Naming EEOC Claimants In SEC Filings Is An Adverse Employment Action

In Greengrass v. International Monetary Systems Ltd., 13-2901(Seventh Circuit, Jan.12, 2015), Plaintiff sued her former employer alleging retaliation for filing an EEOC complaint. Plaintiff claimed that defendant retaliated by naming her in its annual SEC filings and casting her complaint as “meritless.” The district court granted summary judgment for defendant on the ground that plaintiff lacked evidence showing a causal link between her EEOC filing and the alleged retaliatory act.

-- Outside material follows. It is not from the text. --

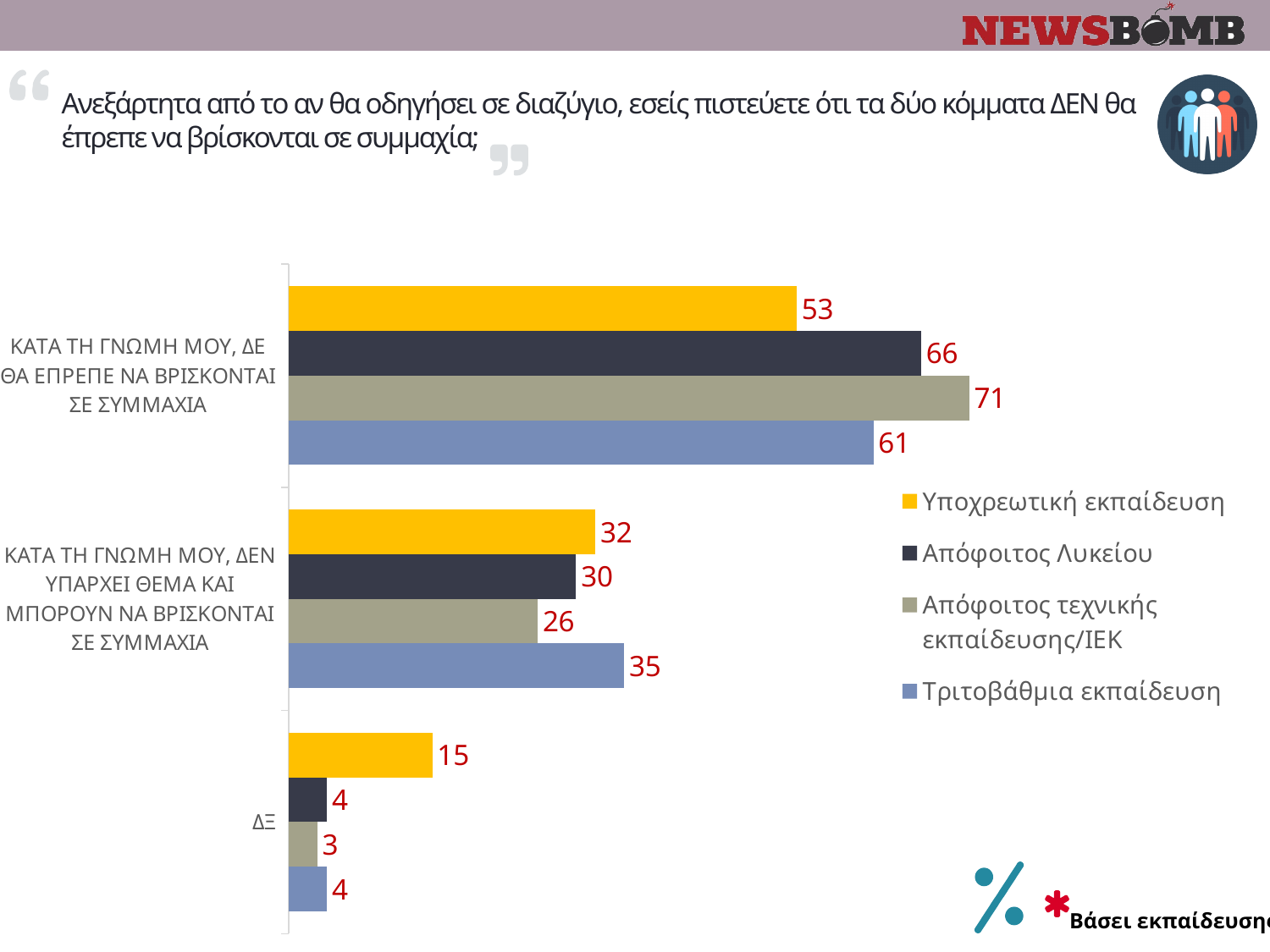
What is the value for Απόφοιτος τεχνικής εκπαίδευσης/ΙΕΚ in the category 'ΚΑΤΑ ΤΗ ΓΝΩΜΗ ΜΟΥ, ΔΕ ΘΑ ΕΠΡΕΠΕ ΝΑ ΒΡΙΣΚΟΝΤΑΙ ΣΕ ΣΥΜΜΑΧΙΑ'? 71 Which legend entry is shown in yellow? Υποχρεωτική εκπαίδευση What is the difference between the Υποχρεωτική εκπαίδευση value and the Απόφοιτος Λυκείου value in the category 'ΔΞ'? 11 Which education group has the lowest value in the category 'ΔΞ'? Απόφοιτος τεχνικής εκπαίδευσης/ΙΕΚ What kind of chart is shown on the slide? Bar chart What is the value for Υποχρεωτική εκπαίδευση in the category 'ΔΞ'? 15 Which education group has the highest value in the category 'ΚΑΤΑ ΤΗ ΓΝΩΜΗ ΜΟΥ, ΔΕ ΘΑ ΕΠΡΕΠΕ ΝΑ ΒΡΙΣΚΟΝΤΑΙ ΣΕ ΣΥΜΜΑΧΙΑ'? Απόφοιτος τεχνικής εκπαίδευσης/ΙΕΚ How many series does the legend list? 4 What is the value for Τριτοβάθμια εκπαίδευση in the category 'ΚΑΤΑ ΤΗ ΓΝΩΜΗ ΜΟΥ, ΔΕΝ ΥΠΑΡΧΕΙ ΘΕΜΑ ΚΑΙ ΜΠΟΡΟΥΝ ΝΑ ΒΡΙΣΚΟΝΤΑΙ ΣΕ ΣΥΜΜΑΧΙΑ'? 35 How many categories are shown on the vertical axis of the chart? 3 What is the difference between the Απόφοιτος τεχνικής εκπαίδευσης/ΙΕΚ value and the Υποχρεωτική εκπαίδευση value in the category 'ΚΑΤΑ ΤΗ ΓΝΩΜΗ ΜΟΥ, ΔΕ ΘΑ ΕΠΡΕΠΕ ΝΑ ΒΡΙΣΚΟΝΤΑΙ ΣΕ ΣΥΜΜΑΧΙΑ'? 18 In the category 'ΚΑΤΑ ΤΗ ΓΝΩΜΗ ΜΟΥ, ΔΕΝ ΥΠΑΡΧΕΙ ΘΕΜΑ ΚΑΙ ΜΠΟΡΟΥΝ ΝΑ ΒΡΙΣΚΟΝΤΑΙ ΣΕ ΣΥΜΜΑΧΙΑ', which is larger: the value for Υποχρεωτική εκπαίδευση or for Απόφοιτος τεχνικής εκπαίδευσης/ΙΕΚ? Υποχρεωτική εκπαίδευση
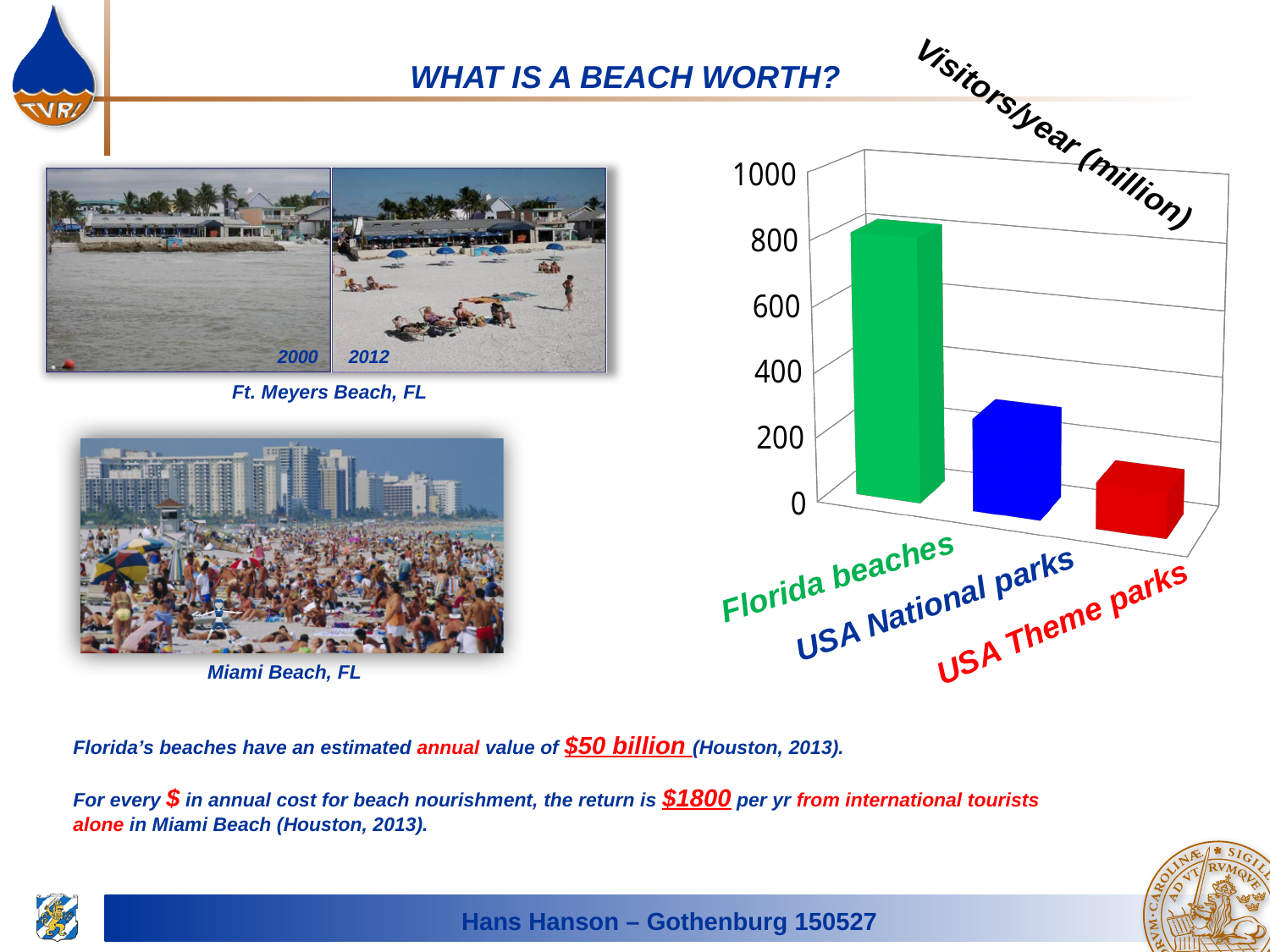
Which has more visitors per year, Florida beaches or USA National parks? Florida beaches Is the value for USA National parks greater or less than 600? less What is the label of the vertical axis of the chart? Visitors/year (million) Which category has the highest number of visitors per year? Florida beaches What is the highest value shown on the vertical axis of the chart? 1000 Which category has the lowest number of visitors per year? USA Theme parks What kind of chart is shown on the slide? bar chart Which has more visitors per year, USA National parks or USA Theme parks? USA National parks How many categories are plotted in the chart? 3 Is the value for Florida beaches greater or less than 600? greater What colour is the bar for Florida beaches? green Is the value for USA Theme parks greater or less than 400? less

Reversing, the Seventh Circuit decided that defendant engaged in an adverse employment action when it listed plaintiff’s name in its SEC filings. Naming EEOC claimants in publicly available SEC filings could dissuade a reasonable worker from making or supporting a charge of discrimination, which is “the essence of a materially adverse employment action.” As for evidence of discriminatory animus, the court cited emails evincing disdain for the EEOC process and expressing confidence that it could avoid a “large damages award” because, without the EEOC’s involvement, plaintiff “likely [would not] have the resources for a lengthy court fight.” The court also pointed to the forwarding of her EEOC complaint to an alleged harasser with the message, “Call me before you explode.” Further, the defendant’s multiple shifts in policy — from not including litigants’ names in the SEC filings, to listing them, and then not including them again—could lead a reasonable juror to find that defendant was “dissembling.”